(Exercise aim):
Retype, word for word, the lines from the first line of the entries through the line that holds "THE 10% DIFFERENCE"; leave out the pictures.

(Supplied records):
::::::::::

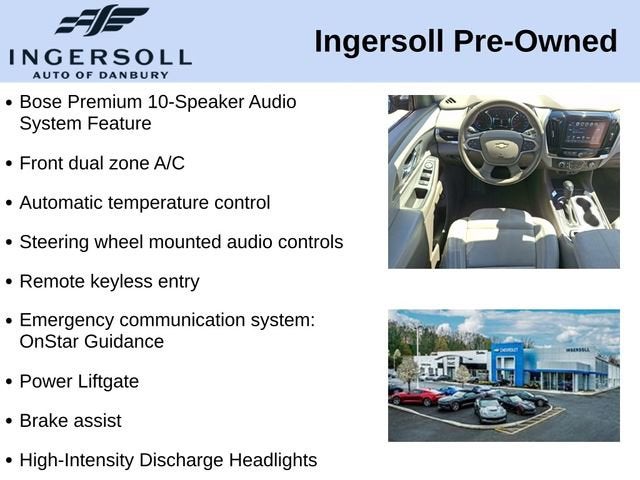 INGERSOLL
AUTO OF DANBURY

Ingersoll Pre-Owned

• Bose Premium 10-Speaker Audio System Feature

• Front dual zone A/C

• Automatic temperature control

• Steering wheel mounted audio controls

• Remote keyless entry

• Emergency communication system: OnStar Guidance

• Power Liftgate

• Brake assist

• High-Intensity Discharge Headlights

CHEVROLET
INGERSOLL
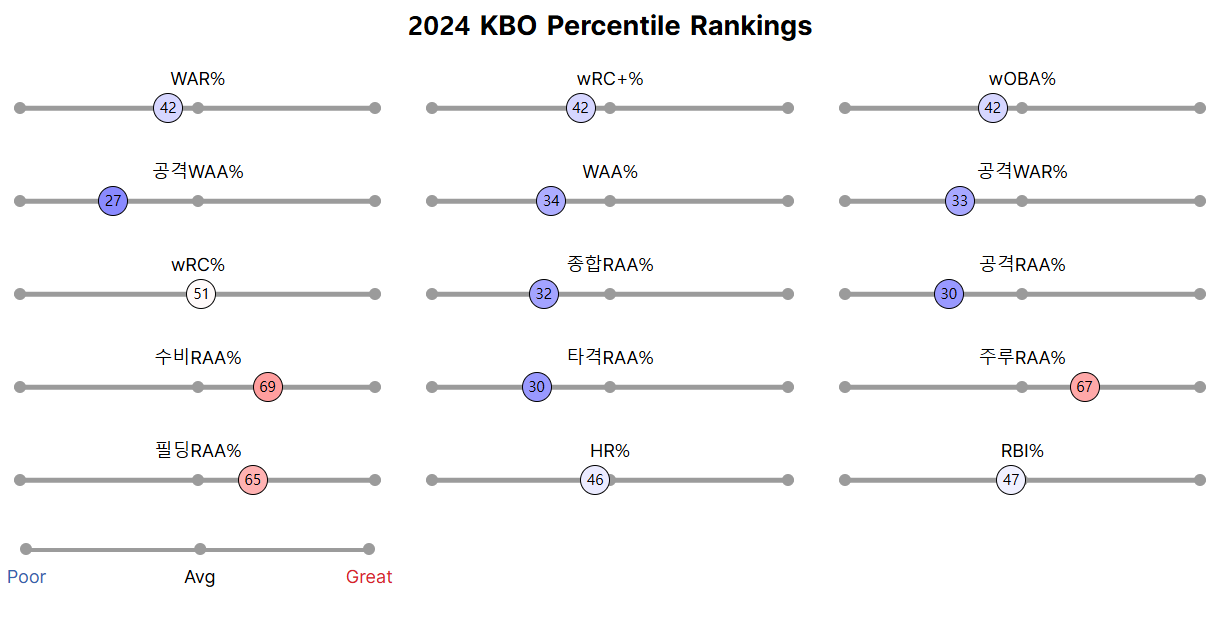 2024 KBO Percentile Rankings

WAR%
42

wRC+%
42

wOBA%
42

공격WAA%
27

WAA%
34

공격WAR%
33

wRC%
51

종합RAA%
32

공격RAA%
30

수비RAA%
69

타격RAA%
30

주루RAA%
67

필딩RAA%
65

HR%
46

RBI%
47

Poor
Avg
Great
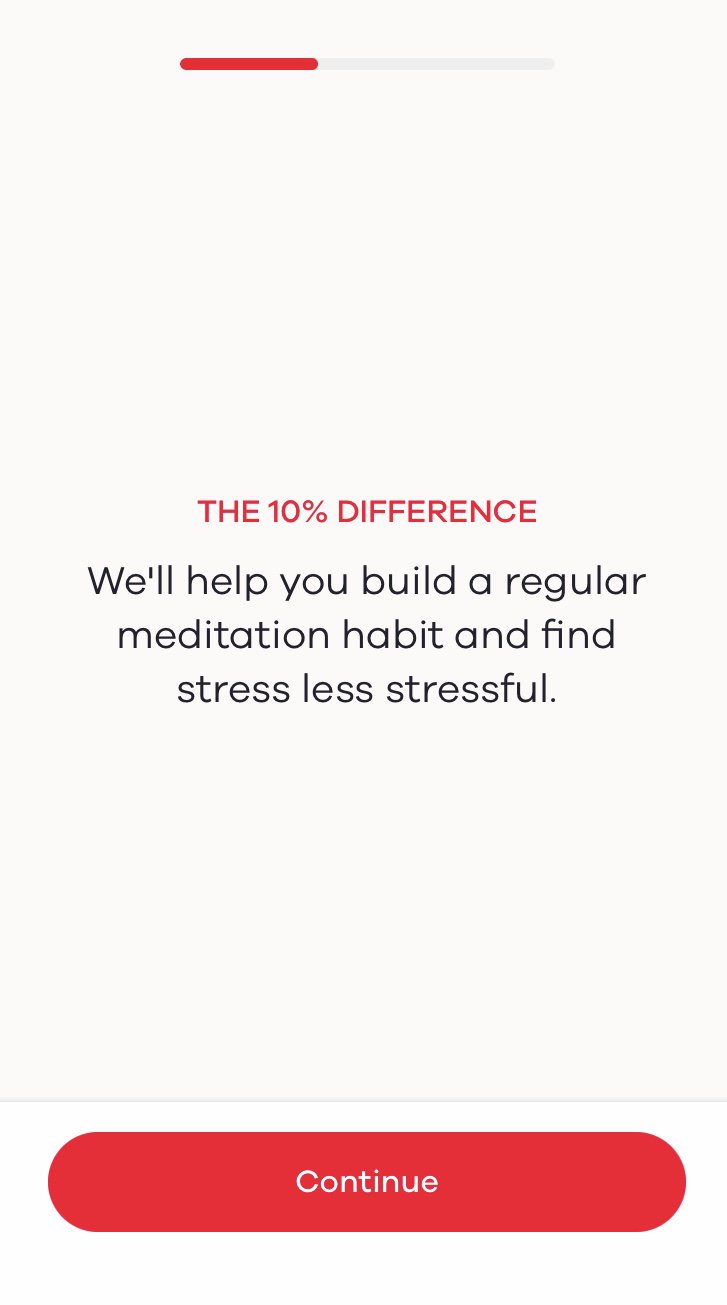 THE 10% DIFFERENCE

We'll help you build a regular meditation habit and find stress less stressful.

Continue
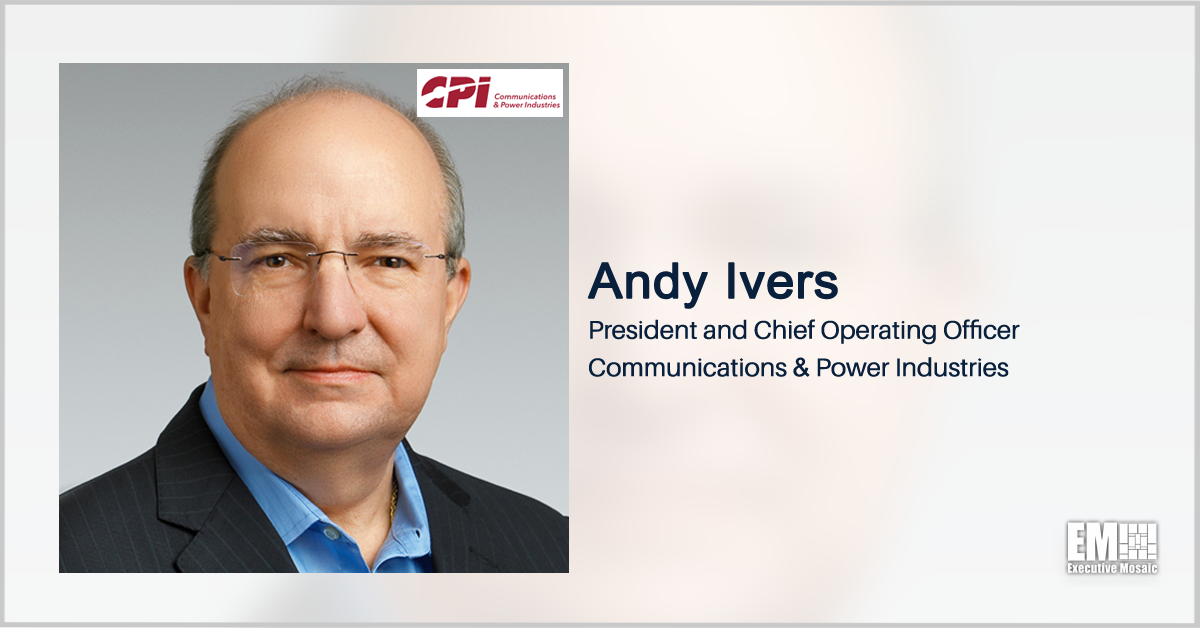 CPI Communications & Power Industries

Andy Ivers
President and Chief Operating Officer
Communications & Power Industries

EM Executive Mosaic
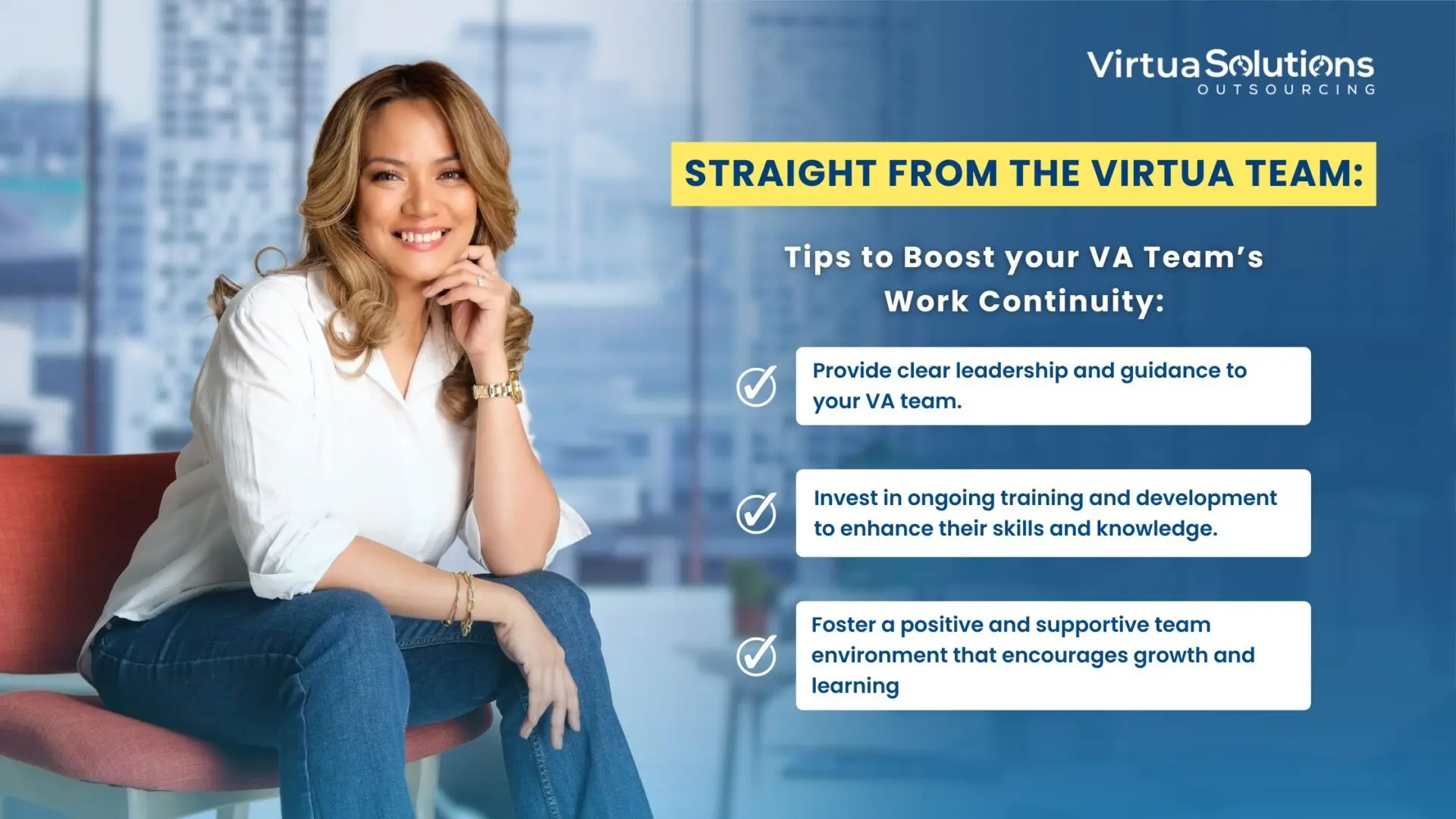 VirtuaSolutions
OUTSOURCING

STRAIGHT FROM THE VIRTUA TEAM:

Tips to Boost your VA Team's Work Continuity:

Provide clear leadership and guidance to your VA team.

Invest in ongoing training and development to enhance their skills and knowledge.

Foster a positive and supportive team environment that encourages growth and learning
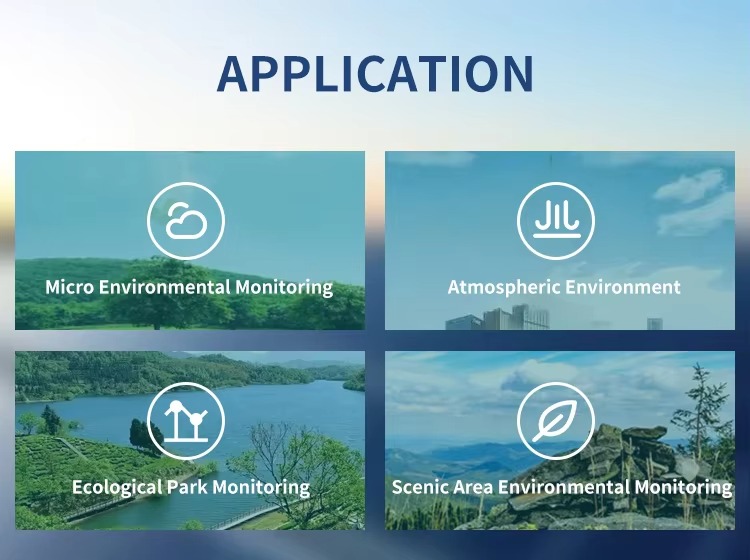 APPLICATION

Micro Environmental Monitoring

Atmospheric Environment

Ecological Park Monitoring

Scenic Area Environmental Monitoring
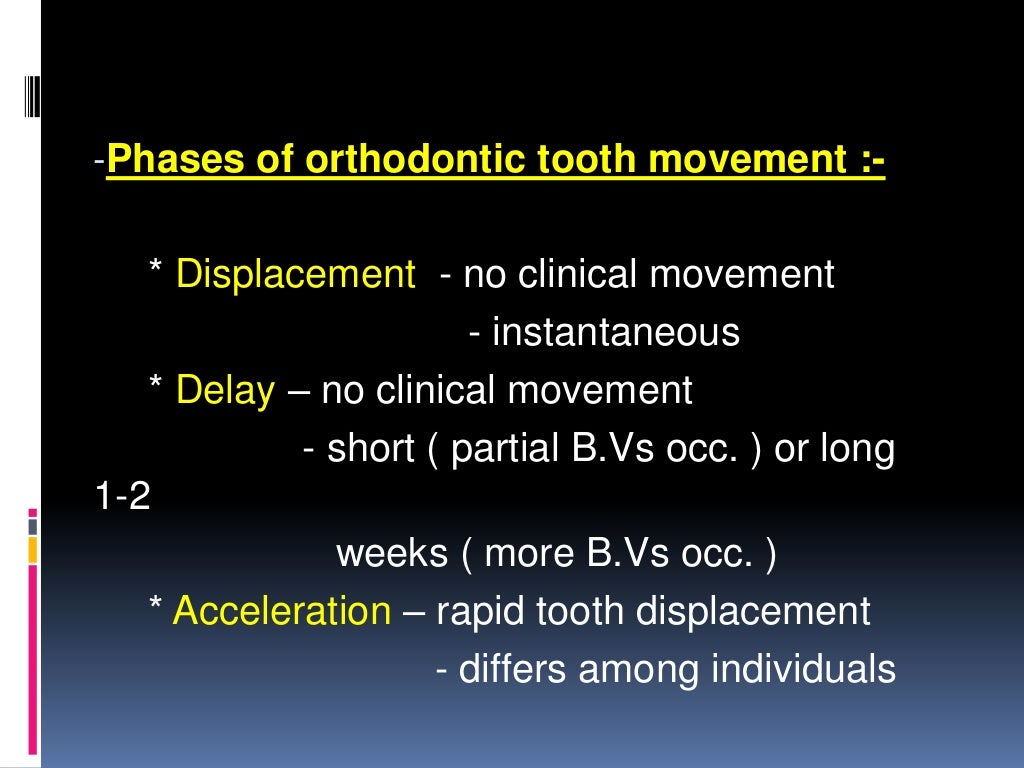 -Phases of orthodontic tooth movement :-

* Displacement - no clinical movement
- instantaneous
* Delay – no clinical movement
- short ( partial B.Vs occ. ) or long 1-2
weeks ( more B.Vs occ. )
* Acceleration – rapid tooth displacement
- differs among individuals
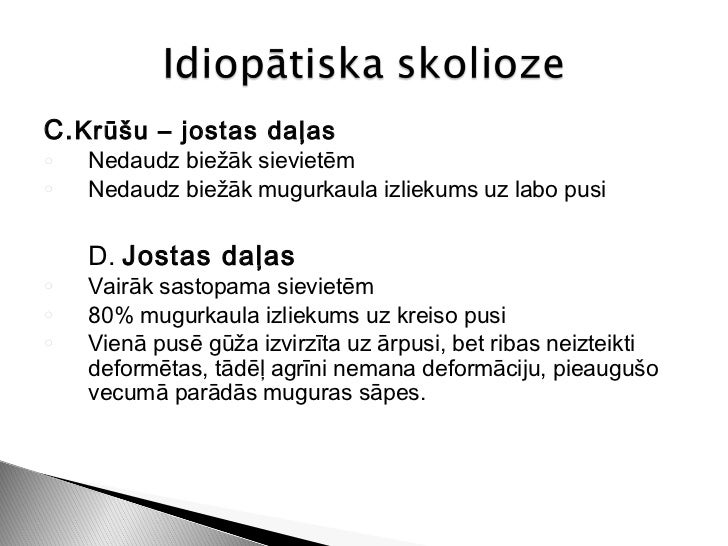 Idiopātiska skolioze

C.Krūšu – jostas daļas
◦ Nedaudz biežāk sievietēm
◦ Nedaudz biežāk mugurkaula izliekums uz labo pusi

D. Jostas daļas
◦ Vairāk sastopama sievietēm
◦ 80% mugurkaula izliekums uz kreiso pusi
◦ Vienā pusē gūža izvirzīta uz ārpusi, bet ribas neizteikti deformētas, tādēļ agrīni nemana deformāciju, pieaugušo vecumā parādās muguras sāpes.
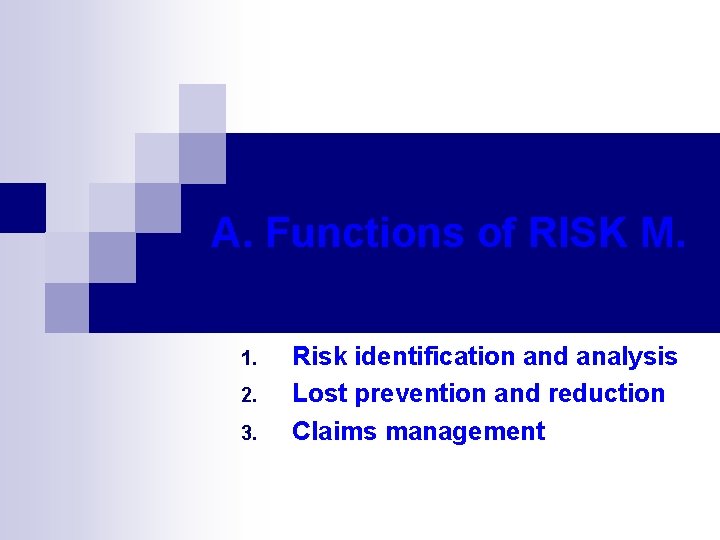 A. Functions of RISK M.

1. Risk identification and analysis
2. Lost prevention and reduction
3. Claims management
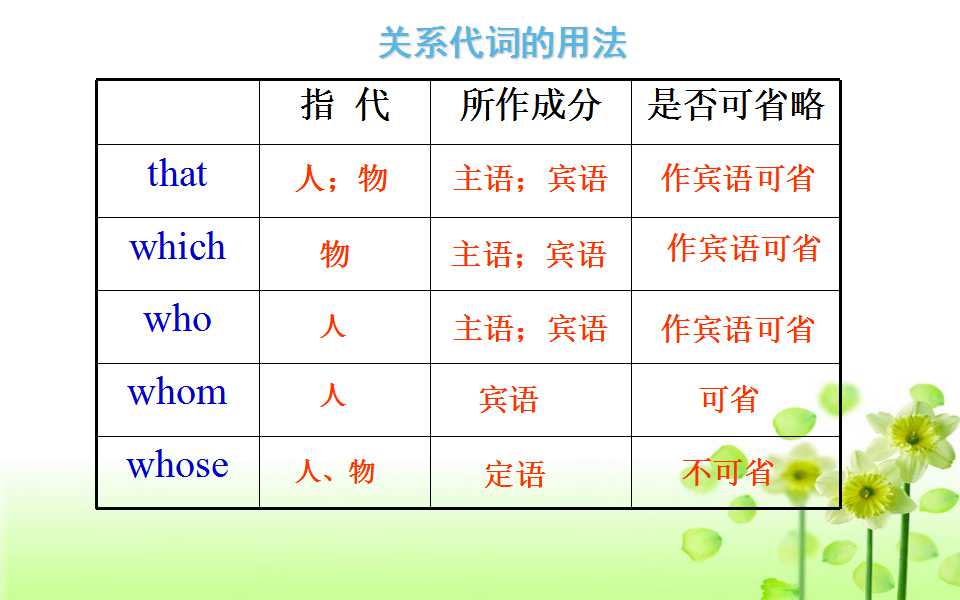 关系代词的用法

|  | 指 代 | 所作成分 | 是否可省略 |
|---|---|---|---|
| that | 人；物 | 主语；宾语 | 作宾语可省 |
| which | 物 | 主语；宾语 | 作宾语可省 |
| who | 人 | 主语；宾语 | 作宾语可省 |
| whom | 人 | 宾语 | 可省 |
| whose | 人、物 | 定语 | 不可省 |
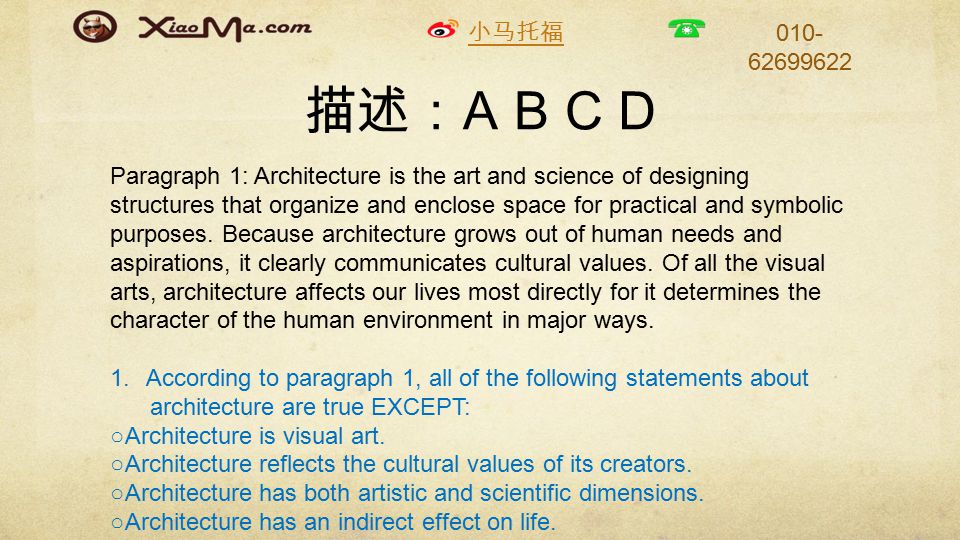 XiaoMa.com

小马托福

010-62699622

描述：A B C D

Paragraph 1: Architecture is the art and science of designing structures that organize and enclose space for practical and symbolic purposes. Because architecture grows out of human needs and aspirations, it clearly communicates cultural values. Of all the visual arts, architecture affects our lives most directly for it determines the character of the human environment in major ways.

1. According to paragraph 1, all of the following statements about architecture are true EXCEPT:
○Architecture is visual art.
○Architecture reflects the cultural values of its creators.
○Architecture has both artistic and scientific dimensions.
○Architecture has an indirect effect on life.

::::::::::

(Exercise response):
 INGERSOLL
AUTO OF DANBURY

Ingersoll Pre-Owned

• Bose Premium 10-Speaker Audio System Feature

• Front dual zone A/C

• Automatic temperature control

• Steering wheel mounted audio controls

• Remote keyless entry

• Emergency communication system: OnStar Guidance

• Power Liftgate

• Brake assist

• High-Intensity Discharge Headlights

CHEVROLET
INGERSOLL
 2024 KBO Percentile Rankings

WAR%
42

wRC+%
42

wOBA%
42

공격WAA%
27

WAA%
34

공격WAR%
33

wRC%
51

종합RAA%
32

공격RAA%
30

수비RAA%
69

타격RAA%
30

주루RAA%
67

필딩RAA%
65

HR%
46

RBI%
47

Poor
Avg
Great
 THE 10% DIFFERENCE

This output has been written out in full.